There are a bunch of other reasons—filming reasons—that I don’t really know of. But, it all made sense in my mind.
Latino-Review: It must be a compliment to know they think you’re still youthful looking.
Brenton Thwaites: Yes! [Laughter] I don’t know on how long I could get away with playing teenage kids. I think this maybe will be the last one.
Latino-Review: With Odeya [Rush], could you talk about that awkward kiss? Obviously, they wanted to gear this movie with more romantic elements to it. I’m referring to the scene that you lean over to kiss her. To me, it looked pretty awkward.
Brenton Thwaites: It’s supposed to be awkward. I’ve never done that before. I’ve never experienced anything like that before. We had to find that balance to be very reluctant to act on my emotions.

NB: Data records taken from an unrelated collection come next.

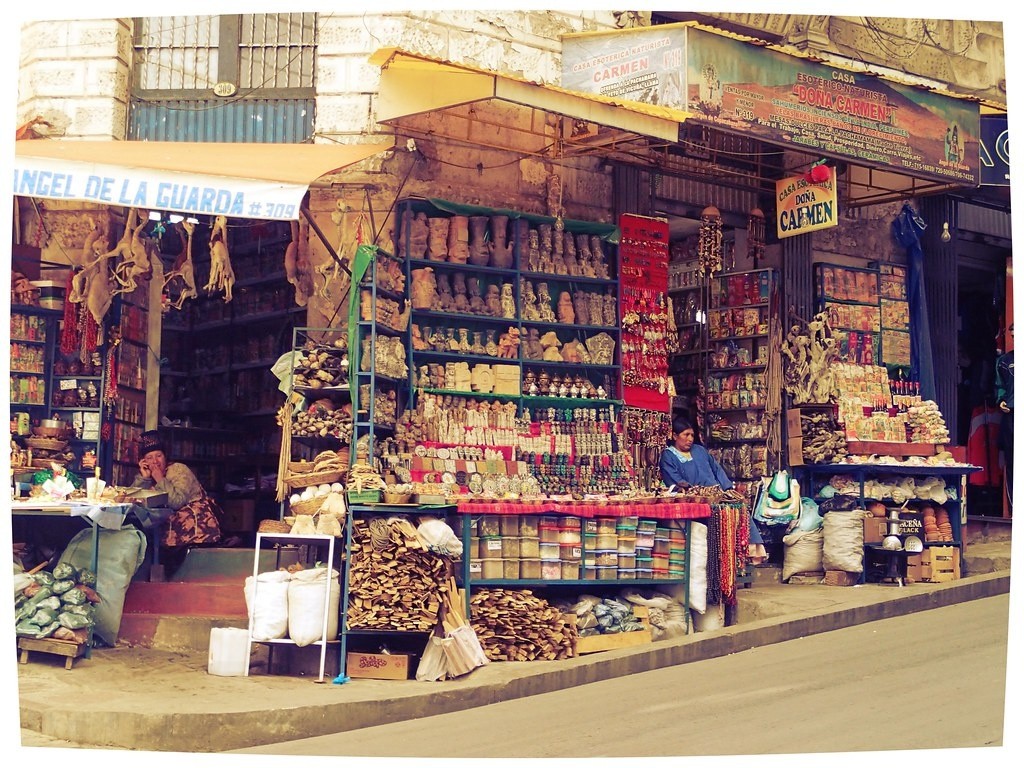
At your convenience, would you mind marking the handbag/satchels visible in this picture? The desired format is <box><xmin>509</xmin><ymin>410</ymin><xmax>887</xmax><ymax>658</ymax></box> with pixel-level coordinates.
<box><xmin>752</xmin><ymin>470</ymin><xmax>803</xmax><ymax>527</ymax></box>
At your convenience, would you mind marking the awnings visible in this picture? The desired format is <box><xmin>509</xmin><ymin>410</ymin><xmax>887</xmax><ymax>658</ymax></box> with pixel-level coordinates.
<box><xmin>368</xmin><ymin>21</ymin><xmax>986</xmax><ymax>188</ymax></box>
<box><xmin>15</xmin><ymin>141</ymin><xmax>393</xmax><ymax>222</ymax></box>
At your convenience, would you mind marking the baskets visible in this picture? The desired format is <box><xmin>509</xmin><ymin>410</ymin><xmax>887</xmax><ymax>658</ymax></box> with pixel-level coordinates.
<box><xmin>25</xmin><ymin>439</ymin><xmax>68</xmax><ymax>451</ymax></box>
<box><xmin>282</xmin><ymin>462</ymin><xmax>348</xmax><ymax>488</ymax></box>
<box><xmin>33</xmin><ymin>427</ymin><xmax>76</xmax><ymax>436</ymax></box>
<box><xmin>259</xmin><ymin>520</ymin><xmax>291</xmax><ymax>534</ymax></box>
<box><xmin>290</xmin><ymin>489</ymin><xmax>345</xmax><ymax>515</ymax></box>
<box><xmin>11</xmin><ymin>459</ymin><xmax>68</xmax><ymax>474</ymax></box>
<box><xmin>345</xmin><ymin>488</ymin><xmax>411</xmax><ymax>504</ymax></box>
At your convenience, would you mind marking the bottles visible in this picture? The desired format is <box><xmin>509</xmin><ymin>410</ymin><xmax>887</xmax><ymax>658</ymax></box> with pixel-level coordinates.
<box><xmin>870</xmin><ymin>369</ymin><xmax>923</xmax><ymax>425</ymax></box>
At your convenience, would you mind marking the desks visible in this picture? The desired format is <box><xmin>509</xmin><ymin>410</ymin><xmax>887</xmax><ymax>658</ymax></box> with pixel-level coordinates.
<box><xmin>11</xmin><ymin>503</ymin><xmax>160</xmax><ymax>612</ymax></box>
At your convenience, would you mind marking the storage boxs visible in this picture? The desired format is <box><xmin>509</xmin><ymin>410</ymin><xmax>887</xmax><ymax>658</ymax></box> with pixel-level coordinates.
<box><xmin>906</xmin><ymin>547</ymin><xmax>961</xmax><ymax>583</ymax></box>
<box><xmin>788</xmin><ymin>436</ymin><xmax>840</xmax><ymax>466</ymax></box>
<box><xmin>455</xmin><ymin>516</ymin><xmax>687</xmax><ymax>580</ymax></box>
<box><xmin>346</xmin><ymin>653</ymin><xmax>410</xmax><ymax>680</ymax></box>
<box><xmin>865</xmin><ymin>518</ymin><xmax>888</xmax><ymax>544</ymax></box>
<box><xmin>787</xmin><ymin>408</ymin><xmax>834</xmax><ymax>438</ymax></box>
<box><xmin>224</xmin><ymin>499</ymin><xmax>254</xmax><ymax>532</ymax></box>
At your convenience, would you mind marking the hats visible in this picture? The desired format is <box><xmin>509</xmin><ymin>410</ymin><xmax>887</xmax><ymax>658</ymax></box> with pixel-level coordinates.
<box><xmin>138</xmin><ymin>430</ymin><xmax>165</xmax><ymax>455</ymax></box>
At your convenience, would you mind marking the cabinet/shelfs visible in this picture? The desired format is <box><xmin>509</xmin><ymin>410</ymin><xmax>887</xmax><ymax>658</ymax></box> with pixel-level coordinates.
<box><xmin>665</xmin><ymin>255</ymin><xmax>982</xmax><ymax>586</ymax></box>
<box><xmin>279</xmin><ymin>202</ymin><xmax>744</xmax><ymax>638</ymax></box>
<box><xmin>244</xmin><ymin>533</ymin><xmax>344</xmax><ymax>681</ymax></box>
<box><xmin>9</xmin><ymin>221</ymin><xmax>314</xmax><ymax>539</ymax></box>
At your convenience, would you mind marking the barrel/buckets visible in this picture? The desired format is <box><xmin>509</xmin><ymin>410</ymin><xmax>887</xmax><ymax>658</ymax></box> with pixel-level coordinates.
<box><xmin>208</xmin><ymin>628</ymin><xmax>249</xmax><ymax>676</ymax></box>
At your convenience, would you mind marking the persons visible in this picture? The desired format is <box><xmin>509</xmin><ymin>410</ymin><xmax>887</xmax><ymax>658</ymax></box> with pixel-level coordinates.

So it fully trusts my gut in that moment. Love is the strongest feeling that comes through.
I feel that it’s supposed to feel like it’s a little strange. It’s the feeling for the very first time.

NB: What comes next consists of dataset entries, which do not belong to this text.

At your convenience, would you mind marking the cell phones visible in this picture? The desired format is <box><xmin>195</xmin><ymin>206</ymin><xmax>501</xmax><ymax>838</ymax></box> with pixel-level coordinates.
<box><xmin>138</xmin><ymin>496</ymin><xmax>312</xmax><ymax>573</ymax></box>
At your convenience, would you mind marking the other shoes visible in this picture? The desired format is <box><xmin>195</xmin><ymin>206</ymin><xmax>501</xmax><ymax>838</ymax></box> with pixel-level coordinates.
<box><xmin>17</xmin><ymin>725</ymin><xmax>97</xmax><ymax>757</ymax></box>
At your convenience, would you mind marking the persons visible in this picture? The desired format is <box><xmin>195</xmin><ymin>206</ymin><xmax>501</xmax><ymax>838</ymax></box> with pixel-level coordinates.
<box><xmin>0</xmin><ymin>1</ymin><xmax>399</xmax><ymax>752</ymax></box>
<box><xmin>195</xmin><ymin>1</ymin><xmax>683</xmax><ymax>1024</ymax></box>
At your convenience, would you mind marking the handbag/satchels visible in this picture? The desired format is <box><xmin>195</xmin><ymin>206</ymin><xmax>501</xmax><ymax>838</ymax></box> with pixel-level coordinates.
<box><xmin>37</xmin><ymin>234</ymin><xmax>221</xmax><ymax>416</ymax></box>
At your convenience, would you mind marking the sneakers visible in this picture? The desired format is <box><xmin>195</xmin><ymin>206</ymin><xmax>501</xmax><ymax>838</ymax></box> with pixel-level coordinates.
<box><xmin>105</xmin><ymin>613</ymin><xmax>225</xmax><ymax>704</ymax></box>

Latino-Review: What was it like to work with such great veteran actors like Meryl Streep and Jeff [Bridges]? I mean when I rode with Jeff on the elevator this afternoon—I was just in awe. [Laughter]
Brenton Thwaites: Oh, yeah. He has a great energy around him, doesn’t he? I love Jeff. He’s probably one of the greatest actors I’ll ever have to work with. He has such a great sense of fun on how he works. He really enjoys on what he does. To look at someone who has worked in this industry for many years, it was a discovery that he would have so much joy towards his work. It’s really calming and relaxing. I really love what I do, but it’s easy to get caught up in it all. It’s quite stressful. You’re worried about your performance and what you’re doing. You’re a bit self-conscious here and there. With Jeff, he inspires you to release all of that.

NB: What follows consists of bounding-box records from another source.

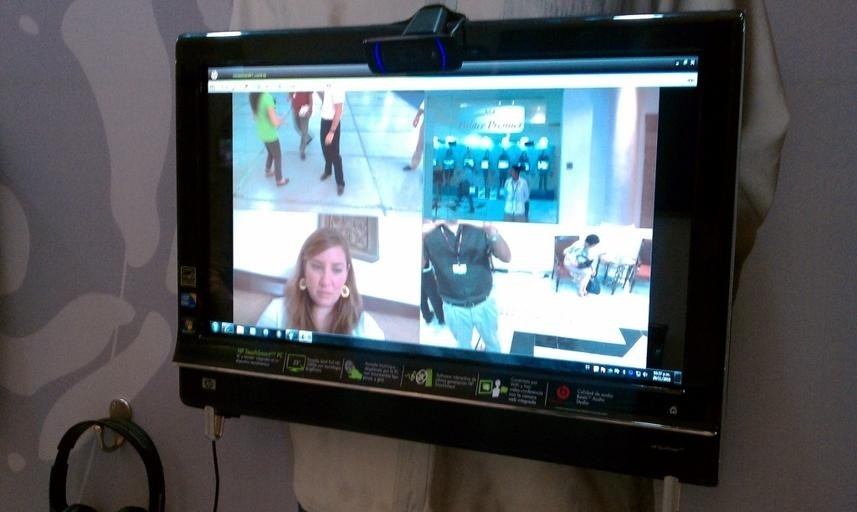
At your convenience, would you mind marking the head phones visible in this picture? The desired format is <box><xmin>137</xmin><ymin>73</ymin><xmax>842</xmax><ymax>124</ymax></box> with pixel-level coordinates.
<box><xmin>49</xmin><ymin>416</ymin><xmax>166</xmax><ymax>512</ymax></box>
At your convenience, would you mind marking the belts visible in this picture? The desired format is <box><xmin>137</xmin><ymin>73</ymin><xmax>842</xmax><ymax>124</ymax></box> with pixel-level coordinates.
<box><xmin>444</xmin><ymin>296</ymin><xmax>488</xmax><ymax>308</ymax></box>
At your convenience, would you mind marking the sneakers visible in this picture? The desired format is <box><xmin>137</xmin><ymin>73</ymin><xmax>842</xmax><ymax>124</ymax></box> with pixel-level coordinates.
<box><xmin>321</xmin><ymin>172</ymin><xmax>344</xmax><ymax>195</ymax></box>
<box><xmin>264</xmin><ymin>168</ymin><xmax>289</xmax><ymax>186</ymax></box>
<box><xmin>299</xmin><ymin>137</ymin><xmax>314</xmax><ymax>161</ymax></box>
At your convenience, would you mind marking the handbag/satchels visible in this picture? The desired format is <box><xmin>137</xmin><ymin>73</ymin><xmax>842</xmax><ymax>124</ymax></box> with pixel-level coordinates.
<box><xmin>586</xmin><ymin>274</ymin><xmax>600</xmax><ymax>294</ymax></box>
<box><xmin>575</xmin><ymin>254</ymin><xmax>593</xmax><ymax>269</ymax></box>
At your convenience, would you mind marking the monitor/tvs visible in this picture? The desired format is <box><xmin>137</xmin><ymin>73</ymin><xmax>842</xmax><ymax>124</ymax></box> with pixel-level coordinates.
<box><xmin>172</xmin><ymin>5</ymin><xmax>747</xmax><ymax>487</ymax></box>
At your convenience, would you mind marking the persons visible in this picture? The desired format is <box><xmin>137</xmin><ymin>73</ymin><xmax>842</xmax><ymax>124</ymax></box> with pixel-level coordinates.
<box><xmin>253</xmin><ymin>231</ymin><xmax>388</xmax><ymax>344</ymax></box>
<box><xmin>415</xmin><ymin>221</ymin><xmax>600</xmax><ymax>353</ymax></box>
<box><xmin>432</xmin><ymin>128</ymin><xmax>561</xmax><ymax>222</ymax></box>
<box><xmin>246</xmin><ymin>89</ymin><xmax>425</xmax><ymax>194</ymax></box>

Latino-Review: What was the most difficult thing you had to do on production for yourself?
Brenton Thwaites: I say it was with a lot of the journey scenes. It’s with the journey from a desert environment going into a mountainous environment and then to a snowy environment. It was physically quite hard.
Mentally, I would say getting all of those memory scenes. It was difficult to differentiate the memories in each scene. I would get a memory and we would shoot the memory later down the line. And then we had to come back to me having the memory—so I had to work with Phil to iron out the specifics on what I’ve seen or on what I’m about to do. It’s almost like I had to pre-examine on what I was going to do in the memories. We shot them and had little room within the boundaries I’ve created for myself.
Latino-Review: What would you say to book fans since they’re really loyal to the book? Now they know there’s a moving coming out, what reactions have you noticed so far?
Brenton Thwaites: We all started to film and we are all book fans too. We’re with those guys. I think this movie sticks quite closely to the story. It doesn’t venture too far off. The main story plots are still in the film. I think they’re all going to like that.
However, by saying that, it’s a new art and a new form. In this book, you’ll feel like it’s being told through Jonas’ head. There’s only so much voiceover you can do before you explain it to the audience beat by beat. So there’s little character developments and I think they stick quite closely Lois’ original idea.
Latino-Review: Hey, terrific. Thanks very much for this conversation.
Brenton Thwaites: Thanks!
“The Giver” is currently in theaters.